Shock: The Healing Power of Electroconvulsive Therapy demystifies ECT, which can be beneficial to many
suffering from depression, bipolar disease, and other disabling mental conditions.
Chapters alternate between Kitty Dukakis, who shares her personal experience with depression and ECT
treatments, and journalist Larry Tye, who discusses the history of ECT's stigma, and the misuse of ECT in the
past.
This book is very informative. However, I felt Kitty Dukakis' discussion of her personal experiences was too
vague. I feel this book would be more beneficial to readers who may be considering ECT if Kitty Dukakis had
shared in more depth about the process of receiving ECT's and the memory loss associated with them.

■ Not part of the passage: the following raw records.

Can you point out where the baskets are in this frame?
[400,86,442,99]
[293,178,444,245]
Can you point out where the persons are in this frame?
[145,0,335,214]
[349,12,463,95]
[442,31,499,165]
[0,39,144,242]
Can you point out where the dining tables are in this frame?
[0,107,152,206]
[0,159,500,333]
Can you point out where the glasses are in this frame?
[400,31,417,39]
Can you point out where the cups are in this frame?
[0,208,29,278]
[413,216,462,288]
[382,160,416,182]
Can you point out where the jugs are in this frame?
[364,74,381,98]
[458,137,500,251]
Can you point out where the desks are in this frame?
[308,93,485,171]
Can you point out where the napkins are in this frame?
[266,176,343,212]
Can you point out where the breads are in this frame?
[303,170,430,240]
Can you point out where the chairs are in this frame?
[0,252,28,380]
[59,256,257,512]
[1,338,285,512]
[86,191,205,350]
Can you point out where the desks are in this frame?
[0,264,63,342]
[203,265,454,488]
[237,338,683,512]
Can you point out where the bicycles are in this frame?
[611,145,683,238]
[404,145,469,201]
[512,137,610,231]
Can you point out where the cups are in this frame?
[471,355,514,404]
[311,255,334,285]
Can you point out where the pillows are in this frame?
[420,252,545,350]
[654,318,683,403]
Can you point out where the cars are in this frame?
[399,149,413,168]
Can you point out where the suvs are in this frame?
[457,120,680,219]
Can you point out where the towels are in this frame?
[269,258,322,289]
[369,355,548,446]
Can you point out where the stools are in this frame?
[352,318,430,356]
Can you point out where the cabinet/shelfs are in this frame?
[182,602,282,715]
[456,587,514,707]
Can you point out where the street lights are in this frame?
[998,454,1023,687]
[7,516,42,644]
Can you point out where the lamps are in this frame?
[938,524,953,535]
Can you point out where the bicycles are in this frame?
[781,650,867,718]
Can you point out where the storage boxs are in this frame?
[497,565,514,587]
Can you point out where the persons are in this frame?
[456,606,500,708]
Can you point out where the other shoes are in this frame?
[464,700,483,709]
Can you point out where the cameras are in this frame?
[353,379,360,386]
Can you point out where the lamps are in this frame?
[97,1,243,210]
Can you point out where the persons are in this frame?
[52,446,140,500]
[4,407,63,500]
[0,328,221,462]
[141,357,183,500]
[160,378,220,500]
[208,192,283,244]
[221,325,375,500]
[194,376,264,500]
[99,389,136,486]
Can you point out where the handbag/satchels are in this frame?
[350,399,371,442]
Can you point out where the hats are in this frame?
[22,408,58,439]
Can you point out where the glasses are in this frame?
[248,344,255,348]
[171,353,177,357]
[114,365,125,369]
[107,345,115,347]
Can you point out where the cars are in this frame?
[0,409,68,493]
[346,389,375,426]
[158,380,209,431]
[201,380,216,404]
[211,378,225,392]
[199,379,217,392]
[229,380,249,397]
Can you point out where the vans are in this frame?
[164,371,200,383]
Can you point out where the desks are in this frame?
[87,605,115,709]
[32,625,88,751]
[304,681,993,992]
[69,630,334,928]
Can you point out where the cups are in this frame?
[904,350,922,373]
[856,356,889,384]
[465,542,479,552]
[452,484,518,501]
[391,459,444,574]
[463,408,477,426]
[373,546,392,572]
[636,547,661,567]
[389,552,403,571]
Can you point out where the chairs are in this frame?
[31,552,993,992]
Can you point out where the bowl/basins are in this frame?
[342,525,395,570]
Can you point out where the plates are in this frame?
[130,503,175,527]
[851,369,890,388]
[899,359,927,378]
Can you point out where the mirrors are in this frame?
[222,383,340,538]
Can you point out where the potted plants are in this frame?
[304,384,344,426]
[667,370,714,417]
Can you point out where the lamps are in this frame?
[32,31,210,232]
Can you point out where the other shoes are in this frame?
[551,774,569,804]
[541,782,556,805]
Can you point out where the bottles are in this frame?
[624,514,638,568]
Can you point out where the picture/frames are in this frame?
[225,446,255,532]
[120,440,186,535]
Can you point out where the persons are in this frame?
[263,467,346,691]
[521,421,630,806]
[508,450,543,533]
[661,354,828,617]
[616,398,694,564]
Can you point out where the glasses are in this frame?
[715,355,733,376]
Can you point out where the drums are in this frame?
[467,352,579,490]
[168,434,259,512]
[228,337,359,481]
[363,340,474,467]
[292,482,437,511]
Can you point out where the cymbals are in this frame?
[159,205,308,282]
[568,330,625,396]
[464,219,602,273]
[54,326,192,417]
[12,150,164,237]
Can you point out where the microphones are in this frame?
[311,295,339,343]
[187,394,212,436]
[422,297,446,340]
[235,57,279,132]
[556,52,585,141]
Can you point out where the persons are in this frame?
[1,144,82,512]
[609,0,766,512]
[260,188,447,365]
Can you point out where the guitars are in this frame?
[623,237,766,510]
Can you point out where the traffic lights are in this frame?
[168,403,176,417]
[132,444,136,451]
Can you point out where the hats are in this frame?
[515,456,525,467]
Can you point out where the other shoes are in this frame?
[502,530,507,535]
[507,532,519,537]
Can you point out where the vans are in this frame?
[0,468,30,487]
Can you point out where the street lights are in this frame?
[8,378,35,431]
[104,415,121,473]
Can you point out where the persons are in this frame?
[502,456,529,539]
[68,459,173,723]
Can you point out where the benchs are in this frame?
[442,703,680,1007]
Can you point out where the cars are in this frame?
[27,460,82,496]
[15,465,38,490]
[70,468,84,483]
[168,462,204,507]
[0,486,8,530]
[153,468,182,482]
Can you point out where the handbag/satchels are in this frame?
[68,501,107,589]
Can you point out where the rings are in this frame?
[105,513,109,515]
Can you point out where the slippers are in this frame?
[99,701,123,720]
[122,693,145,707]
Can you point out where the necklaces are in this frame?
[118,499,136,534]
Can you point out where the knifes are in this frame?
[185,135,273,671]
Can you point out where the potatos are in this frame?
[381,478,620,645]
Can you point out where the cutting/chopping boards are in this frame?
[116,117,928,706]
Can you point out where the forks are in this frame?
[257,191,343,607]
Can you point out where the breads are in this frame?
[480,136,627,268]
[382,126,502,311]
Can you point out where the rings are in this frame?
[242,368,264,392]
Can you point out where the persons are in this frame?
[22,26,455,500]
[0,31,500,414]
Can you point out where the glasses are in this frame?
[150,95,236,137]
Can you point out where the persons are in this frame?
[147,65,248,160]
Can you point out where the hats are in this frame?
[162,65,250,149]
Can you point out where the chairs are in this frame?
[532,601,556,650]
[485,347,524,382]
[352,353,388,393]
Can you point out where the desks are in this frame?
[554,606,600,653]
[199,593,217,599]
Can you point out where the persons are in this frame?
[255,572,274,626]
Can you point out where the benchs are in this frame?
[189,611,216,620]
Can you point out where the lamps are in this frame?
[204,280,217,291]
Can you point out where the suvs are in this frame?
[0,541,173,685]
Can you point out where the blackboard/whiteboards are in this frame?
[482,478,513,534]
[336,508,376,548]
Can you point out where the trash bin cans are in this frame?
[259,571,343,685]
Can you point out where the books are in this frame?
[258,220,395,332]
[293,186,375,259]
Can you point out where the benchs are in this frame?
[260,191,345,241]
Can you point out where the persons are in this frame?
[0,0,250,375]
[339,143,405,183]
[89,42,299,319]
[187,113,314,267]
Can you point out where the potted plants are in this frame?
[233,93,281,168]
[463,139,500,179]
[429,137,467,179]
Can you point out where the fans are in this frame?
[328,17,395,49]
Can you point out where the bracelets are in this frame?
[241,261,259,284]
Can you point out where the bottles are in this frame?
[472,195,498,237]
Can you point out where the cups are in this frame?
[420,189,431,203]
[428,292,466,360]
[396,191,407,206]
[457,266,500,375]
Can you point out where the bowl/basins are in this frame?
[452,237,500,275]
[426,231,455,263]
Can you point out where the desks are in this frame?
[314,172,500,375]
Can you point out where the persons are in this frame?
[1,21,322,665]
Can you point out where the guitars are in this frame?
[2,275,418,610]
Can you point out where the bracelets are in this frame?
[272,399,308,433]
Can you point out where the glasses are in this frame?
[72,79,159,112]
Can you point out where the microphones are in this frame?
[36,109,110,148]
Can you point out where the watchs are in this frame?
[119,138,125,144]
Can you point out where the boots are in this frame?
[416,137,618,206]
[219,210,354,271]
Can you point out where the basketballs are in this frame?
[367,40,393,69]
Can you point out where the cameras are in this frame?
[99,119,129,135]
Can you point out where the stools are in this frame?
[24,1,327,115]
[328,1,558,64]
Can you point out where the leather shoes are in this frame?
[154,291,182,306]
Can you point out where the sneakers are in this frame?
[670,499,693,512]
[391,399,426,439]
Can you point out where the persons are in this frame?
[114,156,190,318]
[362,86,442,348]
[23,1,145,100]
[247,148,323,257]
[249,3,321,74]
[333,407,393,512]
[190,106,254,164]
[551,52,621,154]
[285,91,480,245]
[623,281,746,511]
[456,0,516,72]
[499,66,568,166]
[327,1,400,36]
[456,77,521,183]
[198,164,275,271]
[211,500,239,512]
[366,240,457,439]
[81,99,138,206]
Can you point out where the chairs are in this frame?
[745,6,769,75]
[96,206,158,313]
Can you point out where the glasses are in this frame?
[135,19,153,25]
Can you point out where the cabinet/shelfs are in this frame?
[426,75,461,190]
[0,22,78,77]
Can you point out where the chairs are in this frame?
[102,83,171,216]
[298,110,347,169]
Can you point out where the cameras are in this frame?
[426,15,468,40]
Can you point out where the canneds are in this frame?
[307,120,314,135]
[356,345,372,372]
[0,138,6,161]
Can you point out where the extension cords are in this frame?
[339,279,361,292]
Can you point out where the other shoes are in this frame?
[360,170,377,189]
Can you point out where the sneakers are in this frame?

The stigma regarding ECT has not gone away. Movies such as The Cuckoo's Nest have made ECT treatment a
contentious matter. Unfortunately the problem was not the ECT itself, but the abuse of it. In some countries
even today ECT is used for torture as well as therapy.
Kitty Dukakis shares her personal story, her addiction to diet pills and alcohol. She had no energy, no
interest in what was going on around her, and bouts of despair. She used drugs and alcohol as an escape from her
mental state. She spent several years in and out of rehab and psych units. Nothing would silence this deafening
depression - nothing, that is, until ECT.
Because of the historical misuse of ECT and the inaccurate media portrayal of it, many are opposed to the
therapy. But the fact is it does help an awful lot of people. I recommend this book to anyone considering ECT, as
well as anyone who desires a broader knowledge of this controversial method of treatment.